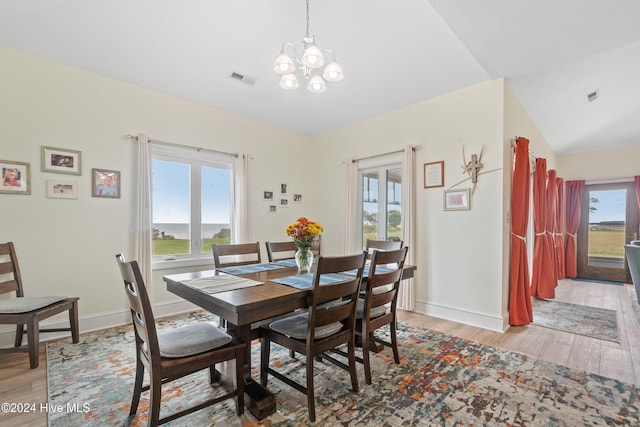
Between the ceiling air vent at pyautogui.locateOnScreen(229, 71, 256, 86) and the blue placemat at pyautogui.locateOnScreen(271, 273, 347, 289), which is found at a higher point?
the ceiling air vent at pyautogui.locateOnScreen(229, 71, 256, 86)

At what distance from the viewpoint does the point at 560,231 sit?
5.65 metres

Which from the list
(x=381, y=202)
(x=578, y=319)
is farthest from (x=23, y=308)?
(x=578, y=319)

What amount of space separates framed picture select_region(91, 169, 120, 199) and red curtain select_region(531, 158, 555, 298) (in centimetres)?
553

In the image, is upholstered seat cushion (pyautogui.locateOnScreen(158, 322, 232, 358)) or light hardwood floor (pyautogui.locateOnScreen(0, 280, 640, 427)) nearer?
upholstered seat cushion (pyautogui.locateOnScreen(158, 322, 232, 358))

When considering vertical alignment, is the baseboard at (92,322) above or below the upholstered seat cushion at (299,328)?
below

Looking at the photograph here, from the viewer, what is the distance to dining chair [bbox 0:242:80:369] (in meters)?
2.23

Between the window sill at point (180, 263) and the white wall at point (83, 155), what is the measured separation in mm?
220

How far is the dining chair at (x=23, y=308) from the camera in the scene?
87.8 inches

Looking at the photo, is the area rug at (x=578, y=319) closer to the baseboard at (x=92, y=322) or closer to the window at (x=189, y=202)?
the window at (x=189, y=202)

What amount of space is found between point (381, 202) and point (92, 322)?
383cm

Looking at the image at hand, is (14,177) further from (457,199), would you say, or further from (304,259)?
(457,199)

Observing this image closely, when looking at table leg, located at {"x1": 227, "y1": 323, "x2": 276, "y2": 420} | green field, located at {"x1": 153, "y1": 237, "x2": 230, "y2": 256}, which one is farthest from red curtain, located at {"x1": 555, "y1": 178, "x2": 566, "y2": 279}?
green field, located at {"x1": 153, "y1": 237, "x2": 230, "y2": 256}

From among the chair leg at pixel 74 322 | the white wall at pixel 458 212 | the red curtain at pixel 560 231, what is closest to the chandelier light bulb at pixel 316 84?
the white wall at pixel 458 212

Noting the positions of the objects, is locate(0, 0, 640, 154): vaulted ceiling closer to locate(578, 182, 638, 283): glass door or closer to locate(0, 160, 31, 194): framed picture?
locate(0, 160, 31, 194): framed picture
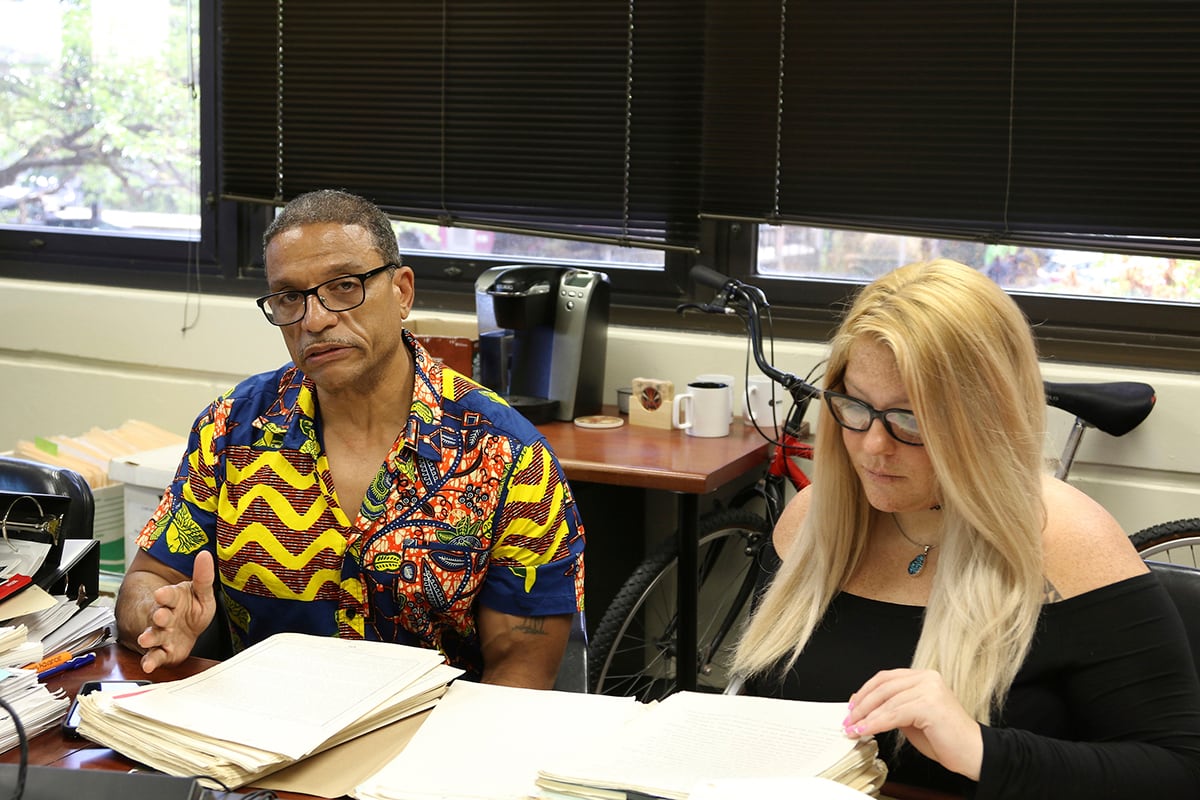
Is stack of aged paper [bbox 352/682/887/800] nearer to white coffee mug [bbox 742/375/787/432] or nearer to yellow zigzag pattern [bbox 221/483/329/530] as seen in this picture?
yellow zigzag pattern [bbox 221/483/329/530]

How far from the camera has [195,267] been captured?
12.5 feet

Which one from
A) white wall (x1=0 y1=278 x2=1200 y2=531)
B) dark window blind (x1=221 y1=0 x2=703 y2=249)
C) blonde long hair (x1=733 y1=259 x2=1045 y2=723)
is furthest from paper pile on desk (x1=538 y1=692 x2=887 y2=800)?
dark window blind (x1=221 y1=0 x2=703 y2=249)

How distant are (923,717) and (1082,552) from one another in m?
0.32

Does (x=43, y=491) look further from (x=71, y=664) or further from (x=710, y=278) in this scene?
(x=710, y=278)

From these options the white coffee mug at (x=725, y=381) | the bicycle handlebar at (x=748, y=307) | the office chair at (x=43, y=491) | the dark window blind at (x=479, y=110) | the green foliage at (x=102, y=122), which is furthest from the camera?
the green foliage at (x=102, y=122)

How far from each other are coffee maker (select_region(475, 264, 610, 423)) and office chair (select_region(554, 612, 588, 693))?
1.17 m

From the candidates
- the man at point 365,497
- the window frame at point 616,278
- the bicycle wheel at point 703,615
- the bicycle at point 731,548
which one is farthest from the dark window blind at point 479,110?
the man at point 365,497

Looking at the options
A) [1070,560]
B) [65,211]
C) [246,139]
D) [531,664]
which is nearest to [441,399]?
[531,664]

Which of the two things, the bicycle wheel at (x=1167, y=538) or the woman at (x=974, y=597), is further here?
the bicycle wheel at (x=1167, y=538)

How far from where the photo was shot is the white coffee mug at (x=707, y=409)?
2836 millimetres

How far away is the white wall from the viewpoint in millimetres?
3176

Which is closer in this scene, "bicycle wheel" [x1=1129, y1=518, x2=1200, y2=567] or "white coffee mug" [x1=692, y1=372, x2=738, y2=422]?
• • •
[Task prompt]
Reproduce verbatim every line from the one containing "Which one from" through the final line of the rows, inclusive.

[Problem solution]
Which one from
A) white wall (x1=0 y1=278 x2=1200 y2=531)
B) dark window blind (x1=221 y1=0 x2=703 y2=249)
C) blonde long hair (x1=733 y1=259 x2=1045 y2=723)
is furthest from paper pile on desk (x1=538 y1=692 x2=887 y2=800)?
dark window blind (x1=221 y1=0 x2=703 y2=249)

How distant are (923,717) and (1082,552) from one another in m?
0.32

Does (x=43, y=491) look further from (x=71, y=664) or further from (x=710, y=278) in this scene?
(x=710, y=278)

From these options the white coffee mug at (x=725, y=381) | the bicycle handlebar at (x=748, y=307) | the office chair at (x=43, y=491) | the dark window blind at (x=479, y=110) | the green foliage at (x=102, y=122), which is furthest from the camera?
the green foliage at (x=102, y=122)

How far from each other are coffee maker (select_region(475, 264, 610, 423)) and office chair (select_region(554, 612, 588, 693))?
1.17 m

From the candidates
- the man at point 365,497
- the window frame at point 616,278
- the bicycle wheel at point 703,615
- the bicycle at point 731,548
which one is farthest from the dark window blind at point 479,110?
the man at point 365,497

Looking at the options
A) [1070,560]
B) [65,211]
C) [246,139]
D) [531,664]
which is nearest to [441,399]?
[531,664]

Which of the two things, the bicycle wheel at (x=1167, y=538) or the woman at (x=974, y=597), is further here?
the bicycle wheel at (x=1167, y=538)

How far from where the photo was shot is the white coffee mug at (x=707, y=409)?
2836 millimetres

How far away is the white wall from the viewpoint in millimetres?
3176

Which is closer in this scene, "bicycle wheel" [x1=1129, y1=518, x2=1200, y2=567] or "white coffee mug" [x1=692, y1=372, x2=738, y2=422]?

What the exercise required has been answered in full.